How Nature Can Nurture the Soul (and Help Driving Fears)


Stressed out? Freaked out? Incessantly riddled with driving fears or driving anxiety? A nice dose of nature may do you good, and one study has now determined just how much nature you need to reap its benefits.

Duration and Benefits of Nature

The study, which was published in “Nature Scientific Reports,” found that if people would spend at least 30 minutes per week in an urban park, they could reap benefits that include the reduced risk of developing:

  • Depression
  • High blood pressure
  • Heart disease
  • Stress
  • Anxiety

Not only can a regular dose of nature reduce the risk of developing such conditions, but it can help you unwind or de-stress an already wound-up or anxious mind.

Thirty minutes per week equates to a single short, half-hour park jaunt. Or you could break it down into even shorter five-minute park jaunts every day of the week. Environmental scientists in Australia and the U.K. that conducted the study additionally pointed out the need for urban green spaces to give folks the opportunity to enjoy nature in a city environment.

But you need not limit your nature exposure to city parks. Additional studies have found just being outdoors around trees and grass can do the trick, which works if you have both in your backyard. (Although you won’t get the same benefits from staring at hi-res images of nature on a computer screen.)

5 Ways to Include More Nature in Your Daily Life

Move your indoor activities outdoors. Whether you’re paying bills on your home laptop or chopping onions for the family dinner, try doing it outside. The backyard patio, balcony or front porch can help make the mundane a bit more relaxing and stress-free.
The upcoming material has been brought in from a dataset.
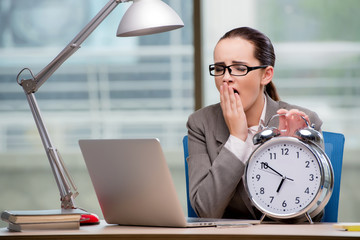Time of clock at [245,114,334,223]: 6:50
Move during your business meetings. Business meetings can also be held outside, either as a sit-down in a park or as a “moving meeting” as conceived by professors at Washington University’s George Warren Brown School of Social Work.

All workers head outside to walk and talk while they conduct the meeting. Moving meetings not only get employees outside and exercising, but the change of scenery may also spur more creative thinking.

Volunteer outside. Even if you don’t officially sign up for a volunteer program that targets parks, you can stage your own outdoor activities for the good of the community. Clean up a highway, vacant lot or stretch of nearby river. Helping to conserve nature can do double duty as a stress-beater for yourself and a way to do good for others.

Walk outside. Whether you’re walking the dog, heading with your children to the corner store or simply taking a leisurely after-dinner stroll, walking is one of the easiest ways to take in the beauty of nature at any pace you desire.

Play outside. Dog and children bored with walking? It’s time to try playing. Join them in their daily or weekly play at the park or in the yard.

These ideas are just a start, but they can quickly fill the quota of getting at least 30 minutes of nature per week to help alleviate stress, depression, high blood pressure and anxiety.